A monte c’è la chiusura di un’industria attorno alla quale, in qualche modo, gravitavano le altre tre fabbriche e sulla quale sia l’imprenditore che la fondazione hanno tentato di mettere le mani. Ufficialmente il blocco della produzione ha radici economiche ma apre la strada a soluzioni di tipo politico che come abbiamo visto si concretizzano nella demolizione di un intero settore produttivo e nello smantellamento del sistema delle tutele sindacali. Come in un domino, a partire dall’interruzione dell’attività della sede principale, le succursali crollano una dopo l’altra.
Un’intera classe operaia va all’inferno, sostituita nottetempo da manodopera sottopagata e sottogarantita ma ultra-allineata.

Questa è una storia di cadaveri occultati alla luce del sole. In questa storia un imprenditore e una fondazione, sulla carta rivali, si stanno spartendo un polo industriale sulla pelle dei lavoratori.
La modalità è sempre la stessa: in una qualche misura contribuiscono al fallimento delle società che intendono acquistare al fine di svalutarne il prezzo e liberarsi degli assunti ai quali non viene nemmeno concessa l’apertura di un tavolo di contrattazione. Infine, senza approntare alcun piano industriale, confezionano un prodotto «fatto in casa» da un pugno di fedelissimi con contratti al ribasso.

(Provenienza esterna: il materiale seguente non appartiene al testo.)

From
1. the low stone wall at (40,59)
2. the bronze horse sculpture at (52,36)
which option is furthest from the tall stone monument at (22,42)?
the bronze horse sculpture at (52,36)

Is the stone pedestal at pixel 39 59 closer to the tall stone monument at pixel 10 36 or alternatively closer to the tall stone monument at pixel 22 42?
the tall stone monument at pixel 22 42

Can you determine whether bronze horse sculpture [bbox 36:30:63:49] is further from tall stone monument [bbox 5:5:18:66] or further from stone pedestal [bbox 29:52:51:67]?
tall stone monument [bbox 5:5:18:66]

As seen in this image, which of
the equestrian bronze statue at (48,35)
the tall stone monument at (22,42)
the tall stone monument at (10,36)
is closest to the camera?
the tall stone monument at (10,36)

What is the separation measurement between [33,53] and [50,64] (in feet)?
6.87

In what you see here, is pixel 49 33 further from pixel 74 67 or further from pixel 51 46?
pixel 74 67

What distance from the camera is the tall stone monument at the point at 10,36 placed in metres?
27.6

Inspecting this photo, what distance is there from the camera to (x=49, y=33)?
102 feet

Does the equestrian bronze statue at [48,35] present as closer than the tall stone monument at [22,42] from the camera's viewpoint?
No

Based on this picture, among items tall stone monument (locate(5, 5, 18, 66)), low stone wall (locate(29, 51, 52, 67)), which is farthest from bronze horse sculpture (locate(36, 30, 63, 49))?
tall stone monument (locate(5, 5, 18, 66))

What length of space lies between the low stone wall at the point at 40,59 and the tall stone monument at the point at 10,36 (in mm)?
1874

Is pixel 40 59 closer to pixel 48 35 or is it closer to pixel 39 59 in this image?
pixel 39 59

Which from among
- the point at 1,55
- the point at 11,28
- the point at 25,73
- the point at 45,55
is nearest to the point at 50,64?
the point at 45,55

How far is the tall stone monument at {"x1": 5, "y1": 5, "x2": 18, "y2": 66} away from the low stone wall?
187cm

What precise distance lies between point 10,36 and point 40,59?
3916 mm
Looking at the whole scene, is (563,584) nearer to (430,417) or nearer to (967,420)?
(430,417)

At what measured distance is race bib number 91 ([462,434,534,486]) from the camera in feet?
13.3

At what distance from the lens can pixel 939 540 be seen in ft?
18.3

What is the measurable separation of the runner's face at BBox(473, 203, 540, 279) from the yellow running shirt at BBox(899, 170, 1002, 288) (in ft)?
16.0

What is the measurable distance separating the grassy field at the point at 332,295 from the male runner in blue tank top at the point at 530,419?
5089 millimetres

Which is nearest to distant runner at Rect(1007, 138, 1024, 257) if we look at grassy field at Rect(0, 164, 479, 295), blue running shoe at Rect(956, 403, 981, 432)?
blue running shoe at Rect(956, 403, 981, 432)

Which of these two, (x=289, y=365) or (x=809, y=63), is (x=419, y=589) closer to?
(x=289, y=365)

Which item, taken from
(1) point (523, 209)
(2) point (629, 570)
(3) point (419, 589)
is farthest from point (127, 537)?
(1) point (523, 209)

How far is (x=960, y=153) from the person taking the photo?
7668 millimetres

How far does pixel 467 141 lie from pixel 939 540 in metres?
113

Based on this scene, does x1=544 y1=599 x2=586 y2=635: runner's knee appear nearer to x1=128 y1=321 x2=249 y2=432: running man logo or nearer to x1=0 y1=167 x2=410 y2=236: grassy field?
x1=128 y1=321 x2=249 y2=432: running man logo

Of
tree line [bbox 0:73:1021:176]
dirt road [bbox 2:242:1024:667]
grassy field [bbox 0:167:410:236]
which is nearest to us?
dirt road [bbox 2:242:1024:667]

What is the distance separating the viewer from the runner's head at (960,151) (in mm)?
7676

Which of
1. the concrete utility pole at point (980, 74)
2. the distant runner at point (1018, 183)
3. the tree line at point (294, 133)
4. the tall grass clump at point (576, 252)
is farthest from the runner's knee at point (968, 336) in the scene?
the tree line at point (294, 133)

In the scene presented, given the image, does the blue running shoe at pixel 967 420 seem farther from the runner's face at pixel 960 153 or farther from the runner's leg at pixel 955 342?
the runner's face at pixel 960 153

Gli investimenti economici stanno a zero ma la contropartita è alta in termini politici: gli ultimi baluardi vengono rasi al suolo, la rottamazione si compie senza spargimenti di sangue e una nuova concezione del mondo vede la luce con la complicità di chi – assuefatto alla voce del padrone – accusa di inefficienza la forza lavoro oppure assiste indifferente.
Il gioco si regge infatti sull’illusione, offerta ai consumatori, che il brand sia più importante del contenuto.

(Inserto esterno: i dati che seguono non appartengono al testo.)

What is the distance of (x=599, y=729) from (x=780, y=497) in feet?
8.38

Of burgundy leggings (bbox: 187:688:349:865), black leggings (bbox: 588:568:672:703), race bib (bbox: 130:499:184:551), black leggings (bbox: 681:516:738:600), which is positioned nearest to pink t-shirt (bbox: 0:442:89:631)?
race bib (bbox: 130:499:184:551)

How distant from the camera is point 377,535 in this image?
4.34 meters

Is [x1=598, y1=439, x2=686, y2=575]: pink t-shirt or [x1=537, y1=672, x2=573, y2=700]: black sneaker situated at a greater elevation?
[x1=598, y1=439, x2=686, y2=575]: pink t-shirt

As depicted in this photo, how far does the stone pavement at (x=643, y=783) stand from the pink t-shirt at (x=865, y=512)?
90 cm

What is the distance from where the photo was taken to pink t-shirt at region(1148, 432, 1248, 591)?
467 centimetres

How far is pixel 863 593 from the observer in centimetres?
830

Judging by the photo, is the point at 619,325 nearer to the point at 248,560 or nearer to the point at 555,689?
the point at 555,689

Questa storia, che è assieme precedente gravissimo e presagio oscuro, assomiglia maledettamente a quella di quattro giornali della sinistra italiana salvati per finta da editori compassionevoli al soldo del pensiero unico.
La reazione, a manca, sarebbe unanime e di ferma condanna non fosse che i giornali sono vissuti più come un incidente di percorso che come un presidio di democrazia e che i giornalisti, un po’ a tutte le latitudini, non vengono considerati lavoratori ma servi e colpevoli a prescindere.
Da buoni venditori, infatti, i nostri hanno sbaragliato da tempo qualsiasi concorrenza, facendo terra bruciata attorno a chiunque non sia valutato organico al progetto. Si potrebbe dire che la libertà di stampa è sotto attacco ma chi lancerà l’allarme se chi dovrebbe denunciare è stato messo a tacere?

Ai prestigiatori si insegna di non ripetere mai un trucco, «non importa quante volte ti chiedano di farlo». Perché i giochi di prestigio funzionano solo finché il pubblico pagante non scopre il tranello e smette di credere nelle doti dell’incantatore.
Il grande limite dei protagonisti della nostra storia è di essere dei prestigiatori seriali: più si ripetono, più commettono errori, lasciando alle loro spalle macerie che non possono essere occultate.

Se questa storia ti appare ancora oscura, se ancora non ti è chiaro quali siano i protagonisti, quali le vittime e quali i carnefici, vuol dire che ti hanno fregato, che non sei stato abbastanza attento. Ma non appena sarai in grado di svelare l’artificio, questa storia finirà come è iniziata: con un fallimento.
Perché se vendi una scatola vuota prima o poi qualcuno si renderà conto di essere stato truffato.